Another way of proving the Tajima coalescent distribution is the stationary distribution on unlabeled ranked tree shapes is to view the chain as a lumping of the chain on $\mathcal{T}^{L}_{n}$ . This perspective also gives us an initial comparison of the relaxation times of the chains. The space $\mathcal{T}_{n}$ of unlabeled ranked-tree shapes can be considered as a set of equivalency classes of the trees $\mathcal{T}_{n}^{L}$ . That is, for trees $x,y\in\mathcal{T}_{n}^{L}$ , define the equivalence relation $x\sim y$ if the trees have the same ranked tree shape. From the $COM_{n-1}(S)$ perspective with $S=\{\ell_{1},\dots,\ell_{n},1,2,\dots,n-2\}$ , two matchings are equivalent if all internal node labels $1,\ldots,n-2$ occur in the same pairs.

This equivalence relation induces a partition of $\mathcal{T}_{n}^{L}$ using equivalence classes.

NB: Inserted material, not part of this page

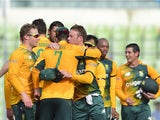 South Africa cricketers celebrate after winning the second T20 cricket match between Bangladesh and South Africa at the Sher-e-Bangla National Cricket Stadium in Dhaka on July 7, 2015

That is, we can write $\mathcal{T}_{n}^{L}$ as the disjoint union of sets $\Omega_{1},\dots,\Omega_{M}$ , where $M=|\mathcal{T}_{n}|$ , and all trees in $\Omega_{i}$ have the same ranked-tree shape.

Lemma 3.

For any $x,x^{\prime}\in\mathcal{T}_{n}^{L}$ , equivalence class $\Omega_{i}$ , and $x\sim x^{\prime}$ , the following relation holds:

P^{L}(x,\Omega_{i}):=\sum_{y\in\Omega_{i}}P^{L}(x,y)=P^{L}(x^{\prime},\Omega_{i}).

Proof.

If $x\in\Omega_{i}$ , then the transition from $x$ to $y\in\Omega_{i}$ is of the type:

(a,b)^{k},(c,d)^{k+1}\to(c,b)^{k},(a,d)^{k+1}.

(5)

where $a,c\in\{\ell_{1},\ell_{2},\dots,\ell_{n}\}$ correspond to leaf labels. Since $x$ and $x^{\prime}$ differ only at leaf labels, the transition probability of swapping two leaf labels is the same and $P^{L}(x,\Omega_{i})=P^{L}(x^{\prime},\Omega_{i})$ . If $x\not\in\Omega_{i}$ , and therefore $x^{\prime}\not\in\Omega_{i}$ , then the transition from $x$ to $y$ is of the type:

(a,b)^{k},(c,d)^{k+1}\to(c,b)^{k},(a,d)^{k+1}.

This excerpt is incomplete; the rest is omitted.